▶ **STATED PROBLEM**:
Copy only what runs from the line containing "What distance measurement" through the end of the material below, line for line, with both ends included.

▶ **DATA SHOWN**:
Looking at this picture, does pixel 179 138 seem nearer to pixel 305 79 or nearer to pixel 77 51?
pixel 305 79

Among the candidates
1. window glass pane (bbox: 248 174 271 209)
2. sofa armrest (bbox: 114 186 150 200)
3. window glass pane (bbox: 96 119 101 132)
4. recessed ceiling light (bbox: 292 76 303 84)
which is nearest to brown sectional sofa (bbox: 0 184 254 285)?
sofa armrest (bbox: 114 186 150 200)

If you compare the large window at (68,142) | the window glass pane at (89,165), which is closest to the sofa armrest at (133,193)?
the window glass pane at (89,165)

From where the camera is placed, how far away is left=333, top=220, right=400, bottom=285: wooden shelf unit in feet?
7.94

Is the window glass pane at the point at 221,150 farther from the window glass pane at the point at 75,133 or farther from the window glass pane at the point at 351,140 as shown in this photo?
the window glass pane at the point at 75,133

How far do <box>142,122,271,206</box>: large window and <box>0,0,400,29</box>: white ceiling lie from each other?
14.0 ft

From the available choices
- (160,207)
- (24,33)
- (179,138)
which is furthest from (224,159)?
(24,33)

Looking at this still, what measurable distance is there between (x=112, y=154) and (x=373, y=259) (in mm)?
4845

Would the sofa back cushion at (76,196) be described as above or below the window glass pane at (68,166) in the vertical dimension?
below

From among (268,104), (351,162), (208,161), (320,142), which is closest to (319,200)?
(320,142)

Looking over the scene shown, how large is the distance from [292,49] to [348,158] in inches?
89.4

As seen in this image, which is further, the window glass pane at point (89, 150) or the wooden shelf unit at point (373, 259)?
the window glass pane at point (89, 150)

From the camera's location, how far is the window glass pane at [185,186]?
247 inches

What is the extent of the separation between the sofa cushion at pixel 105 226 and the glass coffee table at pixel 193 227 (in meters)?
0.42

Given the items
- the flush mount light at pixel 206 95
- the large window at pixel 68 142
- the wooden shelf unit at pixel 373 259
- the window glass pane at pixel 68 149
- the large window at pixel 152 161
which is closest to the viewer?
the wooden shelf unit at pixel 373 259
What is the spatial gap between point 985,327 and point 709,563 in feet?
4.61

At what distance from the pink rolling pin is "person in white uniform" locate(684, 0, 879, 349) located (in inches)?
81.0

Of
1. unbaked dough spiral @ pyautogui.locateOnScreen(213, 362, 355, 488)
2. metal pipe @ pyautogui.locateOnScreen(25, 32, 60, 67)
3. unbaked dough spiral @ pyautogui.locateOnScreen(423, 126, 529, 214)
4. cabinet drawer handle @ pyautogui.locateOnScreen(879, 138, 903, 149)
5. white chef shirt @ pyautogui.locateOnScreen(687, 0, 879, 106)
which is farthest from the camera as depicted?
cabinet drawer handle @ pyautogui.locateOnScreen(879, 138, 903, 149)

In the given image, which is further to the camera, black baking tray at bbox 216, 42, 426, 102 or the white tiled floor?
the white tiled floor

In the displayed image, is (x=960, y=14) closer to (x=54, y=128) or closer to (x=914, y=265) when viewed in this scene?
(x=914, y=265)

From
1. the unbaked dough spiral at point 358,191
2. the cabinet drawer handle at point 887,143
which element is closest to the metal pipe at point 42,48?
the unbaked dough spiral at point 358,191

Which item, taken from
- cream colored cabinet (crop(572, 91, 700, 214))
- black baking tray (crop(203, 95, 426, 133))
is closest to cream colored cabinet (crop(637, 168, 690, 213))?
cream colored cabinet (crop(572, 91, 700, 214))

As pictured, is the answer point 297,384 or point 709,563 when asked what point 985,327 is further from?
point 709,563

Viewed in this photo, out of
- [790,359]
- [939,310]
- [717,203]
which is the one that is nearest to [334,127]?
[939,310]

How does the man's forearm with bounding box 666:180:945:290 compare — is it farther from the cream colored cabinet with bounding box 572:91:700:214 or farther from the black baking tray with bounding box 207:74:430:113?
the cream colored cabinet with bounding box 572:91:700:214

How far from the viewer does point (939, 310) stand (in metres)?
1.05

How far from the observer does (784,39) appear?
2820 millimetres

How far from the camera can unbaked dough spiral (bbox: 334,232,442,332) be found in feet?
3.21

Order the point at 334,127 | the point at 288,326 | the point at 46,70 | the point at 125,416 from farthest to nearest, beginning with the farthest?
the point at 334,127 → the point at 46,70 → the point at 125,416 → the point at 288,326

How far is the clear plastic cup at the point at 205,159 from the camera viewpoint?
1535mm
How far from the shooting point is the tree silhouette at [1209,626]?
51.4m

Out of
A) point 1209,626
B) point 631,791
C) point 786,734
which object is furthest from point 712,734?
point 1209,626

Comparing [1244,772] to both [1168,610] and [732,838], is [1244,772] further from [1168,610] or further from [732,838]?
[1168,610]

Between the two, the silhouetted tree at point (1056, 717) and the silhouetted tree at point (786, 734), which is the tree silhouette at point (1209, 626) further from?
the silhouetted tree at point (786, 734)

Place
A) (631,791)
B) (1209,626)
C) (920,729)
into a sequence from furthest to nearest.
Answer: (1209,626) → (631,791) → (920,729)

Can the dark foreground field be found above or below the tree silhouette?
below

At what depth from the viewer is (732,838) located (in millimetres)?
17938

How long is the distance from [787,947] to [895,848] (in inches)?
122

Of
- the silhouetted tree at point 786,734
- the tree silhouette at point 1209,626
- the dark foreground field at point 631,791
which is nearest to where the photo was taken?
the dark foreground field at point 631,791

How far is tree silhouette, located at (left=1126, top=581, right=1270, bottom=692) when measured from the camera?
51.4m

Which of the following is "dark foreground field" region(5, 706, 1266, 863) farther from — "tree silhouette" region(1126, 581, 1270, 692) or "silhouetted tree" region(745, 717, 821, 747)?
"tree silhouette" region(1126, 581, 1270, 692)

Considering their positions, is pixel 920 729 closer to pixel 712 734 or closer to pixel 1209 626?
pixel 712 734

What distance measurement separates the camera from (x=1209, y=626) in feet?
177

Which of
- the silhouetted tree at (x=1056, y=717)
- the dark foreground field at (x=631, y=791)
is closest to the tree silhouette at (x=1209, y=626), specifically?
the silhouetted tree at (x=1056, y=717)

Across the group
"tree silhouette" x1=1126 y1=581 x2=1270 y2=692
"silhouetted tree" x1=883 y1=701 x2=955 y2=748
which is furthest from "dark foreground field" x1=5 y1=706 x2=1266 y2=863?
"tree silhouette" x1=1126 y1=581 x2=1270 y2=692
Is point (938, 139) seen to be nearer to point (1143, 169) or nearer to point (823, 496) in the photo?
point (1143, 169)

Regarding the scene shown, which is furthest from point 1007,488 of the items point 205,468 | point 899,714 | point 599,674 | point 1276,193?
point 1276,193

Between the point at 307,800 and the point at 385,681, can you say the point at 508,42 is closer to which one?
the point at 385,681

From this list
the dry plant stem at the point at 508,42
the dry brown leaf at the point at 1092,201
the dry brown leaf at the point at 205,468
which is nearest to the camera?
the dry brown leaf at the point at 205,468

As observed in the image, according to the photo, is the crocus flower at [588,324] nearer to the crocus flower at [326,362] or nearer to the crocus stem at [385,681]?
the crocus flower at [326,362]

▶ **RESPONSE TO THIS EXERCISE**:
What distance measurement separates the camera from (x=1209, y=626) in feet?
177

Which of
- the silhouetted tree at (x=1056, y=717)
- the dark foreground field at (x=631, y=791)
is closest to the tree silhouette at (x=1209, y=626), specifically?
the silhouetted tree at (x=1056, y=717)

Across the group
"tree silhouette" x1=1126 y1=581 x2=1270 y2=692
"silhouetted tree" x1=883 y1=701 x2=955 y2=748
which is furthest from "dark foreground field" x1=5 y1=706 x2=1266 y2=863?
"tree silhouette" x1=1126 y1=581 x2=1270 y2=692
Is point (938, 139) seen to be nearer to point (1143, 169) or nearer to point (823, 496) in the photo?
point (1143, 169)

Regarding the scene shown, which is furthest from point 1007,488 of the items point 205,468 | point 899,714 | point 599,674 | point 1276,193?
point 1276,193

Between the point at 307,800 and the point at 385,681, can you say the point at 508,42 is closer to which one?
the point at 385,681

From this list
the dry plant stem at the point at 508,42
the dry brown leaf at the point at 1092,201
the dry brown leaf at the point at 205,468
which is nearest to the camera?
the dry brown leaf at the point at 205,468

As observed in the image, according to the photo, is the crocus flower at [588,324] nearer to the crocus flower at [326,362] or nearer to the crocus stem at [385,681]?
the crocus flower at [326,362]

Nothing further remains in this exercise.